Selected extract:
━━━━━━━━━━━━━━━━━━━━

2017 Reading List

Our culture is one of needless remakes, sequels, and the unabashed destruction of the classics. Luckily, literature has been less affected by this trend than, say, the film industry. Sure, there are the “Pride, Prejudice and Zombies” of the world, but for the most part, the classics have remained unscathed.

But what if they weren’t? What if we took classic works of literature and modernized them? What if we took Shakespeare and set it in modern day New York and had Claire Danes and Leo Di– Oh, wait, that did happen. Well, how about we take these classic literary works and modernize the shit out of them? Here are some quick synopses of the books featured in the 2017 Modern-Classic Reading List:

Cash Me Twenty-Two –by Joseph Heller:

Danielle Bregoli is a celebrity. She’s acquired fortune and fame for having a catchphrase and a tenuous grasp of the English language. She has rocketed into the spotlight by being hated by every self-respecting person in society.

But, therein lies the problem. For, as our hate for Danielle Bregoli grows, so does her stardom. We could stop talking about her, but as she tumbles from her celebrity status, we lose our scapegoat and start to actually feel bad for her.

As for Danielle, she could learn how to read and appropriately socialize and not be so hated, but by doing so, she would lose her fame and subsequently the source of income she would need to pay for the caliber tutor she needed to raise her sub-moronic IQ in the first place.

━━━━━━━━━━━━━━━━━━━━

Dataset:
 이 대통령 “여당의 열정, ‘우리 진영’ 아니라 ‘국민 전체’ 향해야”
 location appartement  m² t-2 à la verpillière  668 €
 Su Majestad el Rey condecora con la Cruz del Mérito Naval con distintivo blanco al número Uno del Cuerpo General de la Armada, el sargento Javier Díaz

━━━━━━━━━━━━━━━━━━━━

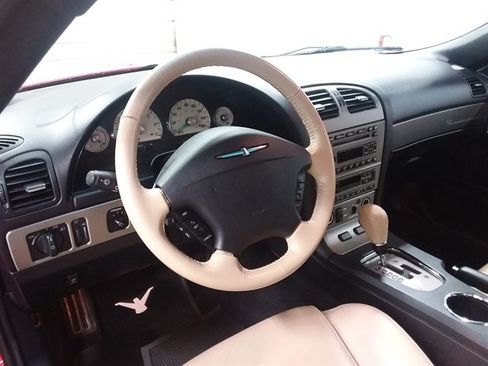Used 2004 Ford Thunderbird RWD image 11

━━━━━━━━━━━━━━━━━━━━

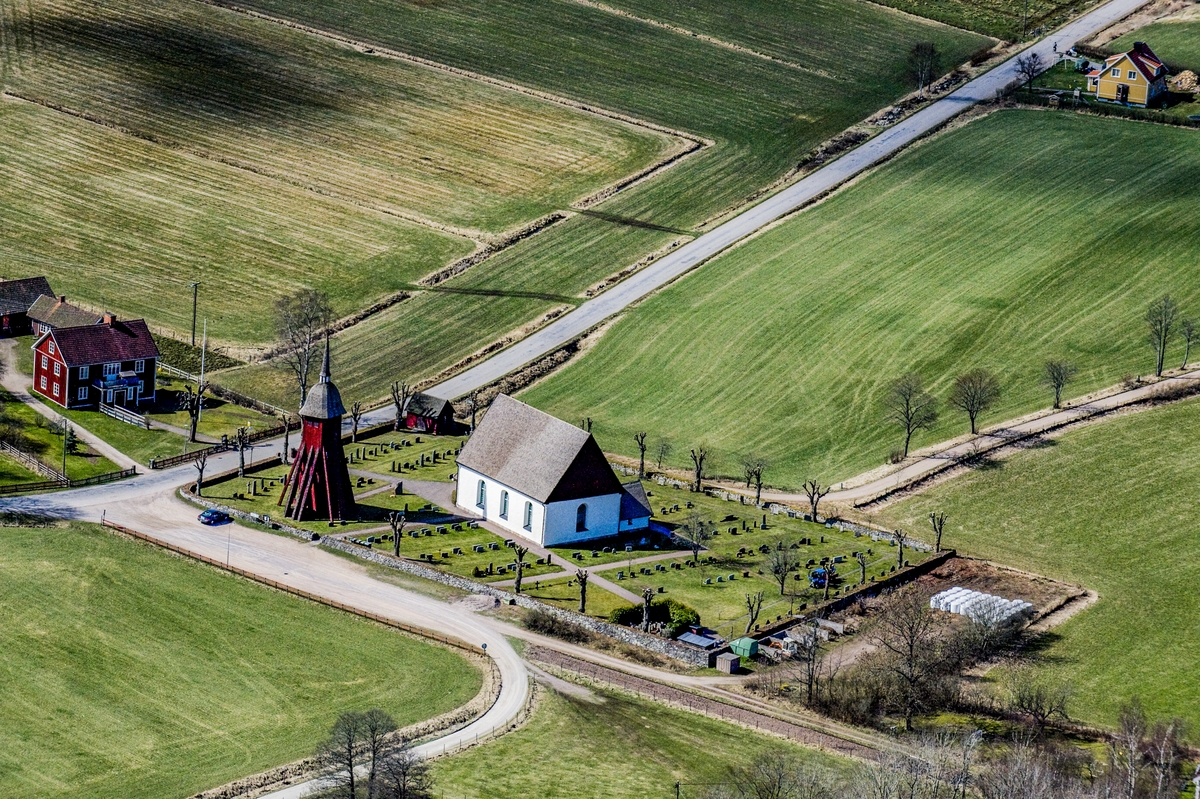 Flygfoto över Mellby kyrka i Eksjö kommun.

━━━━━━━━━━━━━━━━━━━━

Required tasks:
#1 Retype part of the 2017 Reading List piece word for word, beginning at the words "Cash Me Twenty-Two" and stopping after "the first place.".
#2 According to the 2017 Reading List piece, what has Danielle Bregoli acquired fortune and fame for?
#3 For each statement, say whether it agrees with the 2017 Reading List piece, and quote the words that decide it.
(a) Literature has been less affected by the trend of remakes and sequels than the film industry.
(b) As hatred of Danielle Bregoli grows, her stardom shrinks.
(c) "Cash Me Twenty-Two" is credited to Joseph Heller.
Rely only on the 2017 Reading List piece, not on the listing.

Task-by-task results:
#1
Cash Me Twenty-Two –by Joseph Heller:

Danielle Bregoli is a celebrity. She’s acquired fortune and fame for having a catchphrase and a tenuous grasp of the English language. She has rocketed into the spotlight by being hated by every self-respecting person in society.

But, therein lies the problem. For, as our hate for Danielle Bregoli grows, so does her stardom. We could stop talking about her, but as she tumbles from her celebrity status, we lose our scapegoat and start to actually feel bad for her.

As for Danielle, she could learn how to read and appropriately socialize and not be so hated, but by doing so, she would lose her fame and subsequently the source of income she would need to pay for the caliber tutor she needed to raise her sub-moronic IQ in the first place.

#2 For having a catchphrase and a tenuous grasp of the English language.

#3
(a) Yes: "literature has been less affected by this trend than, say, the film industry"
(b) No: "as our hate for Danielle Bregoli grows, so does her stardom"
(c) Yes: "Cash Me Twenty-Two –by Joseph Heller"